Your task: Quote all of the rows below verbatim, omitting the pictures.

Spatial reasoning rows

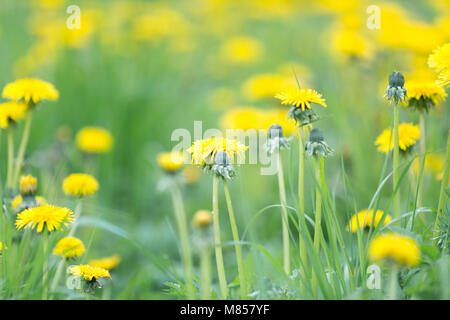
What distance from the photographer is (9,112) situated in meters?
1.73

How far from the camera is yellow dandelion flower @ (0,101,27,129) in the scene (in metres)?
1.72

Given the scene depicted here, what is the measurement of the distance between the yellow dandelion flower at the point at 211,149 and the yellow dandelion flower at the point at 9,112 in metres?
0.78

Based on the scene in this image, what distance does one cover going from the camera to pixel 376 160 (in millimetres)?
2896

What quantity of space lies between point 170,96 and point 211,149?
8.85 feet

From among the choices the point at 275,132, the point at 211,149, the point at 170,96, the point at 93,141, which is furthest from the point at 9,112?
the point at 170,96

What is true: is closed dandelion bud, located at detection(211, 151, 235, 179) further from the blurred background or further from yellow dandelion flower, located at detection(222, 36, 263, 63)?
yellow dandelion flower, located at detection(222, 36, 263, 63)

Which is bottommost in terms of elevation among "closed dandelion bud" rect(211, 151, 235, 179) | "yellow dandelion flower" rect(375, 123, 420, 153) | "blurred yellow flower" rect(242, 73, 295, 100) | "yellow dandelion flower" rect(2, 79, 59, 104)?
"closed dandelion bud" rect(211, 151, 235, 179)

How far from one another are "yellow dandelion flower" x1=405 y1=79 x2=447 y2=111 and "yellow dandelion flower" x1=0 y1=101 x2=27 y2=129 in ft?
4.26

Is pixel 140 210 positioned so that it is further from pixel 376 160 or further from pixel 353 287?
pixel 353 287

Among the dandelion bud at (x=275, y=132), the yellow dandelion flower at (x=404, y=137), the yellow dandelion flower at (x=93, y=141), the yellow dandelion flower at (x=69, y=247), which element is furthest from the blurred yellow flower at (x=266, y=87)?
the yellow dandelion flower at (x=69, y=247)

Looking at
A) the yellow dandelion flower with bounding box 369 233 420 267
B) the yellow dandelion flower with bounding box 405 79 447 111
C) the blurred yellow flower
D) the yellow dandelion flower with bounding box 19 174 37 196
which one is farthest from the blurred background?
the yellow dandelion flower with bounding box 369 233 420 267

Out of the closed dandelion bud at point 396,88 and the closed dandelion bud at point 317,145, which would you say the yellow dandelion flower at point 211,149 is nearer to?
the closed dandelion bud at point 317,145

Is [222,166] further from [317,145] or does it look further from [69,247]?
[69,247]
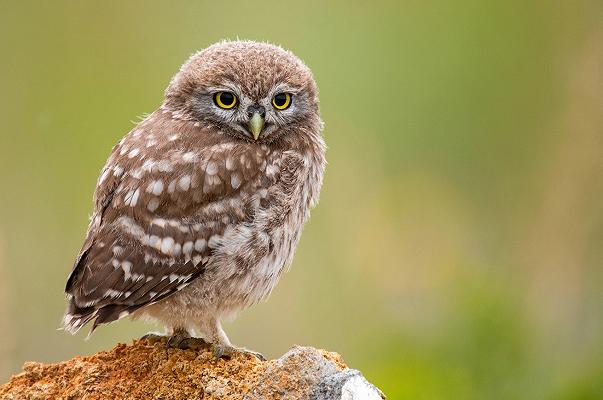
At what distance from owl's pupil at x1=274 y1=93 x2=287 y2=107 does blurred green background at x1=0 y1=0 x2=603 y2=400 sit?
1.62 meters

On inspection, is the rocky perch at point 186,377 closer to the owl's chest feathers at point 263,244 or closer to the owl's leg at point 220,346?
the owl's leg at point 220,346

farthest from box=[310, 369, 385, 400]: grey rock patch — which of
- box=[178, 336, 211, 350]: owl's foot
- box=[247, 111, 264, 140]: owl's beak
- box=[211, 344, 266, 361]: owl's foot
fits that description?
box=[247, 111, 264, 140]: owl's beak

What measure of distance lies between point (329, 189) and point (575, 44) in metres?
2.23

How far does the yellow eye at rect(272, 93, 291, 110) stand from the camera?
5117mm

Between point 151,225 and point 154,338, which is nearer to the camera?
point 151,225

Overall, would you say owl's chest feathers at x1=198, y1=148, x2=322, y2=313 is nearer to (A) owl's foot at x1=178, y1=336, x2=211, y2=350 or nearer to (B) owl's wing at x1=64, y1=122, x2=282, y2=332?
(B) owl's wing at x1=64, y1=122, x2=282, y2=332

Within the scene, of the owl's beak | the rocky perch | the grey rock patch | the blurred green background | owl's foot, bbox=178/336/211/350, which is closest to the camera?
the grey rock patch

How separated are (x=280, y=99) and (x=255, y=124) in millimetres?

Full answer:
What distance from the photographer is (9,112) situated in meters?
1.73

How far from the camera is yellow dandelion flower @ (0,101,27,129) in the scene (in metres)?
1.72

Given the scene depicted here, what is the measurement of the distance between the yellow dandelion flower at the point at 211,149 and the yellow dandelion flower at the point at 9,112 in metres?
0.78

Based on the scene in this image, what distance does one cover going from the camera to pixel 376 160 (in millimetres)?
2896

What quantity of space lies between point 170,96 and point 211,149?
8.85 feet

From among the choices the point at 275,132, the point at 211,149, the point at 170,96, the point at 93,141, which is furthest from the point at 9,112?
the point at 170,96

What is true: is closed dandelion bud, located at detection(211, 151, 235, 179) further from the blurred background or further from yellow dandelion flower, located at detection(222, 36, 263, 63)?
yellow dandelion flower, located at detection(222, 36, 263, 63)

Which is bottommost in terms of elevation among "closed dandelion bud" rect(211, 151, 235, 179) | "yellow dandelion flower" rect(375, 123, 420, 153) | "blurred yellow flower" rect(242, 73, 295, 100) | "yellow dandelion flower" rect(2, 79, 59, 104)?
"closed dandelion bud" rect(211, 151, 235, 179)

How far from one another are "yellow dandelion flower" x1=405 y1=79 x2=447 y2=111 and "yellow dandelion flower" x1=0 y1=101 x2=27 y2=129 in ft?
4.26

Is pixel 140 210 positioned so that it is further from pixel 376 160 or further from pixel 353 287?
pixel 353 287

Among the dandelion bud at (x=275, y=132), the yellow dandelion flower at (x=404, y=137), the yellow dandelion flower at (x=93, y=141), the yellow dandelion flower at (x=69, y=247), which element is furthest from the blurred yellow flower at (x=266, y=87)?
the yellow dandelion flower at (x=69, y=247)

Looking at
A) the yellow dandelion flower with bounding box 369 233 420 267
B) the yellow dandelion flower with bounding box 405 79 447 111
C) the blurred yellow flower
D) the yellow dandelion flower with bounding box 19 174 37 196
which one is farthest from the blurred background?
the yellow dandelion flower with bounding box 369 233 420 267

Out of the closed dandelion bud at point 396,88 and the closed dandelion bud at point 317,145, which would you say the yellow dandelion flower at point 211,149 is nearer to?
the closed dandelion bud at point 317,145

Is [222,166] further from [317,145] or does it look further from [69,247]?
[69,247]
At what distance from owl's pupil at x1=274 y1=93 x2=287 y2=107 does blurred green background at x1=0 y1=0 x2=603 y2=400 sit?
1.62 meters

On inspection, is the rocky perch at point 186,377 closer to the owl's chest feathers at point 263,244 or closer to the owl's leg at point 220,346?
the owl's leg at point 220,346

farthest from box=[310, 369, 385, 400]: grey rock patch — which of
- box=[178, 336, 211, 350]: owl's foot
- box=[247, 111, 264, 140]: owl's beak
- box=[211, 344, 266, 361]: owl's foot
fits that description?
box=[247, 111, 264, 140]: owl's beak

What measure of distance lies between point (329, 189) and point (575, 44) in metres?
2.23

How far does the yellow eye at rect(272, 93, 291, 110) stand from the camera?
5117mm

Between point 151,225 and point 154,338, which is nearer to the camera?
point 151,225

Overall, would you say owl's chest feathers at x1=198, y1=148, x2=322, y2=313 is nearer to (A) owl's foot at x1=178, y1=336, x2=211, y2=350 or nearer to (B) owl's wing at x1=64, y1=122, x2=282, y2=332?
(B) owl's wing at x1=64, y1=122, x2=282, y2=332

Within the scene, of the owl's beak | the rocky perch | the grey rock patch | the blurred green background | owl's foot, bbox=178/336/211/350, which is closest to the camera?
the grey rock patch

How separated are (x=280, y=99) and (x=255, y=124) in millimetres?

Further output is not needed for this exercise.